С помощью времени стало возможно контролировать производительность отдельного работника, экспериментировать с разными формами организации коллективного труда, выстраивая сложные алгоритмы взаимодействия машины, индивидуальных и коллективных тел. Кроме того, время помогло организовать жизнь
отдельного гражданина, включив его, например, в циркуляцию городских и национальных транспортных потоков. Таким образом, рационализирующий бриколаж,
непрерывная калибровка целей и функций производственных и управленческих
подразделений не только трансформировали рабочее место, но радикально изменили весь социальный пейзаж и такие его фрагменты, как семья, институты образования, город и пр. Тенденция, характерная для капитализма, которую Маркс
определил как «время, упраздняющее пространство», в своем пределе с неизбежностью приводила к тому, что Жиль Делез и Феликс Гваттари называли «голым трудом»[2]. Такой «голый труд» не подразумевает никакого индивидуального агента
вроде гражданина или отца семейства, повязанного самыми разными социальными обязательствами и наделенного правами, но некую абстрактную серию, единый
поток, в циркуляцию которого была включена изъятая из человека способность —
труд. Появление «голого труда» означало, что труд включился в абстрактный товарный поток и был накрепко связан с потоком капитала[3].

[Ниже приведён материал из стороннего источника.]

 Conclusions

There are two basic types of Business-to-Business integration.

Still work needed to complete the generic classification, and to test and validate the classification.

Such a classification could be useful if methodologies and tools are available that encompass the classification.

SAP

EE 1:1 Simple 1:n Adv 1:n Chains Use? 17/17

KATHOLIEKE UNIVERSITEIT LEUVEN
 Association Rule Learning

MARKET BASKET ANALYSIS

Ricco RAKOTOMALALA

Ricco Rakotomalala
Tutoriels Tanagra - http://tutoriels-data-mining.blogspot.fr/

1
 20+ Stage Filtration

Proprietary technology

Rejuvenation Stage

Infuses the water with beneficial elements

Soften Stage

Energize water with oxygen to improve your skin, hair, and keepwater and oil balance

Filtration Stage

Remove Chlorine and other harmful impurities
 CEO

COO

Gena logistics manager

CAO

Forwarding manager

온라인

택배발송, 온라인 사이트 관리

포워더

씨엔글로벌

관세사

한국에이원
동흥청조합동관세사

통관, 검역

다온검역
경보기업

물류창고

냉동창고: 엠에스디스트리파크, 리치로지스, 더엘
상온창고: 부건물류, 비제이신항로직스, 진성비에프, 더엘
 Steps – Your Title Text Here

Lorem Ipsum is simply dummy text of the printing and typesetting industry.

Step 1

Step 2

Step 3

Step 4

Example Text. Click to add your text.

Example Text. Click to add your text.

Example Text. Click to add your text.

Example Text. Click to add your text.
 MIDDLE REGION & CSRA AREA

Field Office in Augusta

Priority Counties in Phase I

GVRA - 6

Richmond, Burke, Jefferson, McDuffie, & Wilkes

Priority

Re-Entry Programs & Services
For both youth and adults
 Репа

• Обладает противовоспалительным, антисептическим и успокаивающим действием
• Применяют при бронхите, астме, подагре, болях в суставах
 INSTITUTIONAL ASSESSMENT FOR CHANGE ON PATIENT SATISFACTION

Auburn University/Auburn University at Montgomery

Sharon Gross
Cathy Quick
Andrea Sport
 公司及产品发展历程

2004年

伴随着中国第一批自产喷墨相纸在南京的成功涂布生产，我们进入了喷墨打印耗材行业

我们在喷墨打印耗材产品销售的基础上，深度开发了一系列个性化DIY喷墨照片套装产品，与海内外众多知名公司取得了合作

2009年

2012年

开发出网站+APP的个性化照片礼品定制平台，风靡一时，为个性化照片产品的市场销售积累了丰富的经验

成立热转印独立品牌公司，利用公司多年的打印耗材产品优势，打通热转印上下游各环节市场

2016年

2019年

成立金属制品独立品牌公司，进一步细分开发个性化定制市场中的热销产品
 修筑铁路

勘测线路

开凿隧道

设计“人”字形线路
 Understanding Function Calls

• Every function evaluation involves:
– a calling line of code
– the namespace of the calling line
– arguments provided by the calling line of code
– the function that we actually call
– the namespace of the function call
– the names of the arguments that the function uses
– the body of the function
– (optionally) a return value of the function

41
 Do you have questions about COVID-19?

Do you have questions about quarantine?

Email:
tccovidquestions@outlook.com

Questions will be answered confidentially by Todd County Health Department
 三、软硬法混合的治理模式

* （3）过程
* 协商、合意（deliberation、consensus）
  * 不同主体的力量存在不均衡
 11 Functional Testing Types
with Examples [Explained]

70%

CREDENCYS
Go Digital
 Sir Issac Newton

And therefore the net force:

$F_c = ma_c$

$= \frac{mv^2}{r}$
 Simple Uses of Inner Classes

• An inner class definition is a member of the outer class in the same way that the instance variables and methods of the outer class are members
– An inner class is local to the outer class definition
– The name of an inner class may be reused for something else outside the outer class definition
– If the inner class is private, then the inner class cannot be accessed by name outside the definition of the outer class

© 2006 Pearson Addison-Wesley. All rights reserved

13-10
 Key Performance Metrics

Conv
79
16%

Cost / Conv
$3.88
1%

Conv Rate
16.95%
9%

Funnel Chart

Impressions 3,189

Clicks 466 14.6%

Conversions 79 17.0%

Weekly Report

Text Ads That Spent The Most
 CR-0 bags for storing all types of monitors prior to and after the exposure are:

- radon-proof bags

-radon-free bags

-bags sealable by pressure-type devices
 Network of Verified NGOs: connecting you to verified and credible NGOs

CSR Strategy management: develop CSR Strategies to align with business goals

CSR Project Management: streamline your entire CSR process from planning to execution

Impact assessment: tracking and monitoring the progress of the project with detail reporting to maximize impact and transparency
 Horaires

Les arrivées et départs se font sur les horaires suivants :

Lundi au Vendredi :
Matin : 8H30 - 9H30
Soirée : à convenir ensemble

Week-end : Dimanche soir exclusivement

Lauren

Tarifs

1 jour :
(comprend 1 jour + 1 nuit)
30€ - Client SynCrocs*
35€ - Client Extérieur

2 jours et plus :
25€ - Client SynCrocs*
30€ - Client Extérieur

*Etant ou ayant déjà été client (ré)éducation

Скорость обращения капитала возрастала параллельно с ростом производительности труда. Одно было невозможно без другого, как замок, теряющий свой
смысл, если к нему не существует ключа или отмычки. Новые производственные
формы обещали гораздо более скорое усвоение капитала, и это неизбежно приводило к мультипликации и разнообразию новых форм финансирования производства: теперь уже осваивались не только личные и семейные сбережения, но
с развитием фондовых рынков стали появляться товарищества и общества с ограниченной ответственностью, затем национальные и международные корпорации. Похоже, что универсализация такого дисциплинарного кода, как время,
могло осуществляться только в обществах, которые сумели абстрагировать
и эмансипировать труд и капитал от социальных мотивов и ценностей, препятствующих установке на прибыль и экономическую мощь.

Обратим внимание, что новая (темпоральная) дисциплинарная парадигма
приветствовалась не только прогрессивными работодателями, но и наемными
рабочими. Ведь автоматизация производства обещала не только более высокие
прибыли, но и зарплаты, возможность сокращения рабочей недели и увеличения
досуга. Как бы странно это ни выглядело, но новой дисциплинарной кодификации сопротивлялись вовсе не рабочие, но консервативно настроенная буржуазия, среди идеологов которой, например, в США в начале ХХ века было широко
распространено убеждение, что если рабочие наденут на руки часы, то они сразу
начнут заниматься политикой. Корку конвенции подорвал Генри Форд, который
высказал радикальное по тем временам мнение, что если у рабочих появится
больше свободного времени, то они повысят уровень своего потребления, начнут
покупать, например, автомобили. Революция, совершенная фордизмом, заключалась, таким образом, не только и не столько в изобретении конвейера, но в том,
что капитал, научившись рациональной утилизации рабочего времени, стал окучивать время свободное и взялся за создание нового человека — потребителя.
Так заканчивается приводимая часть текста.